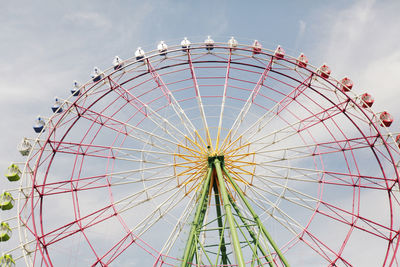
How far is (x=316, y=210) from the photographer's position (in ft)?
72.1

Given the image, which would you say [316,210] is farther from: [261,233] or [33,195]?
[33,195]

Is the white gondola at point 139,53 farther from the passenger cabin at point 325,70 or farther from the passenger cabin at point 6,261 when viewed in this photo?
the passenger cabin at point 6,261

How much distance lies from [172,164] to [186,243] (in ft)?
16.1

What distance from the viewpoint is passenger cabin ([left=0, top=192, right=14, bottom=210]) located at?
21036 millimetres

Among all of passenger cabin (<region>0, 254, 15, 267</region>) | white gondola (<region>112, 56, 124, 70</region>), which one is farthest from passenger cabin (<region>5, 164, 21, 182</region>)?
white gondola (<region>112, 56, 124, 70</region>)

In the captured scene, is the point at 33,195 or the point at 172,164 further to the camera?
the point at 172,164

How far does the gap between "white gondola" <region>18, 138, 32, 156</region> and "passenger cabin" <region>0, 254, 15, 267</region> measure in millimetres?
6107

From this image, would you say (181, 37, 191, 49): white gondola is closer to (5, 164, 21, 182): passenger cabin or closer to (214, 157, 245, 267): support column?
(214, 157, 245, 267): support column

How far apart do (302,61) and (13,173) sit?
19.2 meters

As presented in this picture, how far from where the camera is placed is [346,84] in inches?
965

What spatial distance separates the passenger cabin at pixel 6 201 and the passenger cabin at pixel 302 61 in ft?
64.0

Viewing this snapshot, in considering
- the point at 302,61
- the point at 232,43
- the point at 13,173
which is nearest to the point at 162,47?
the point at 232,43

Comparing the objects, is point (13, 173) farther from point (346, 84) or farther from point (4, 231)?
point (346, 84)

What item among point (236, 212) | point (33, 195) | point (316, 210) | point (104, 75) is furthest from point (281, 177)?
point (33, 195)
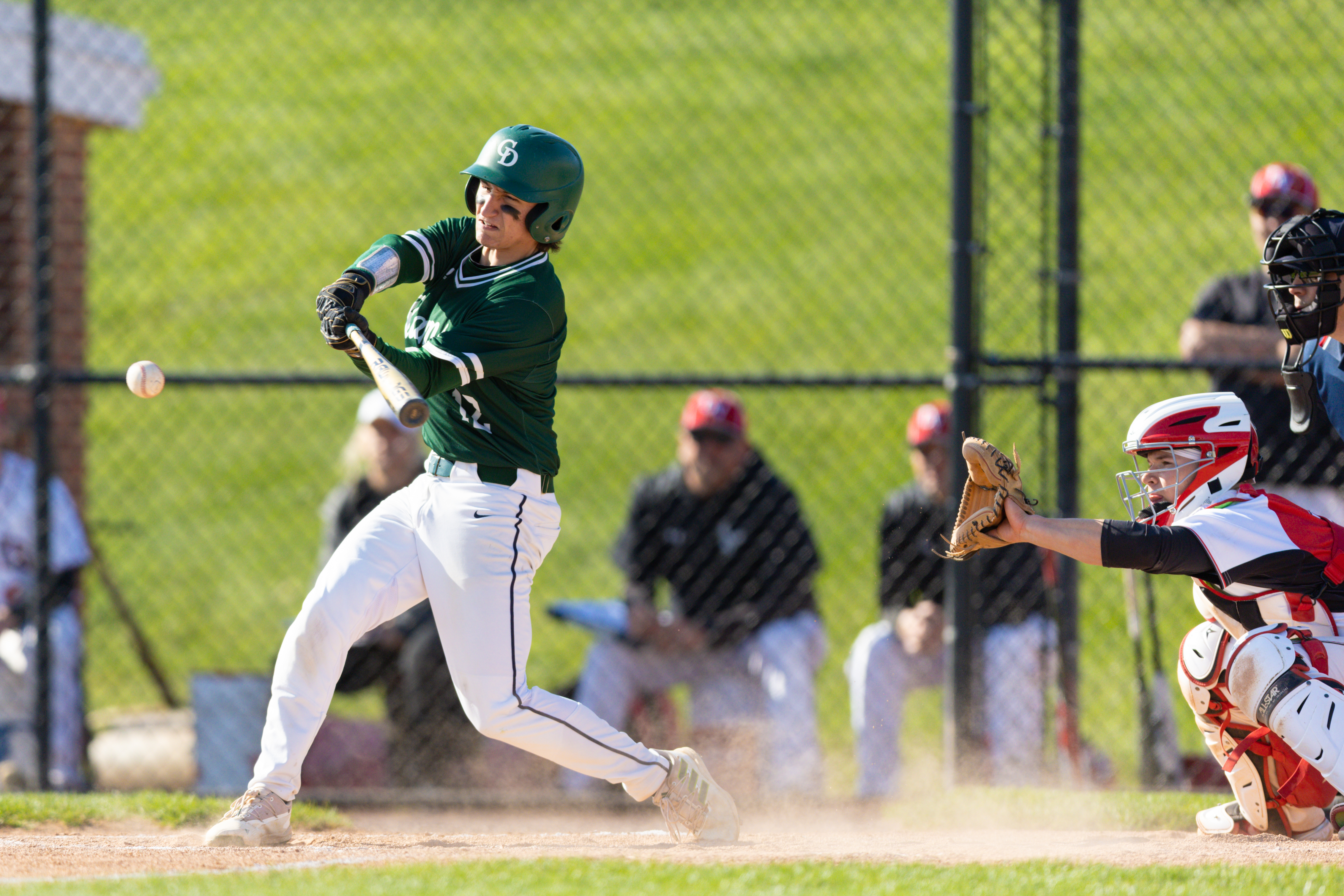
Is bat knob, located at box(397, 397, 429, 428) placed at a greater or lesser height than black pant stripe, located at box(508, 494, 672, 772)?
greater

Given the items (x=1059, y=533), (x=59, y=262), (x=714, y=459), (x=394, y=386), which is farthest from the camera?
(x=59, y=262)

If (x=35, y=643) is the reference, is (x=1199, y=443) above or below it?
above

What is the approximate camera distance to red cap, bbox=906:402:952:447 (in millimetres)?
6273

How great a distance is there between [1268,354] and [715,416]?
7.22ft

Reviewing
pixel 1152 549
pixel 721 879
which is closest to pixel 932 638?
pixel 1152 549

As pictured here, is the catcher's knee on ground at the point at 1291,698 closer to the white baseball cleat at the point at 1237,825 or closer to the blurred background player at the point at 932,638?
the white baseball cleat at the point at 1237,825

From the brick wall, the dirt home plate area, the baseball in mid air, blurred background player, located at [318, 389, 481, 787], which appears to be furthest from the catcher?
the brick wall

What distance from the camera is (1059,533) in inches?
141

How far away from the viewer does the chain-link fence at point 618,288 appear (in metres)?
5.82

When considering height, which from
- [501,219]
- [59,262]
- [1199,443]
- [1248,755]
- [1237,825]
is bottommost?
[1237,825]

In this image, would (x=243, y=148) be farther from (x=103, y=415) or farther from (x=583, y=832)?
(x=583, y=832)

Task to complete :: Please write out the entries again from the line holding "How far away" through the end of the entries, inclusive, keeping each line as it stands except that every number in the answers, namely the distance and the coordinates, is raised by 46.

Response ::
How far away from the viewer does the chain-link fence at point 618,288 appear (in metres)?
51.82

When considering height, which from
- [501,219]
- [59,262]
- [1199,443]
- [1248,755]
- [1237,825]
is bottommost?
[1283,871]

In this image, would (x=243, y=148) be farther from (x=103, y=415) or farther from (x=583, y=832)?
(x=629, y=878)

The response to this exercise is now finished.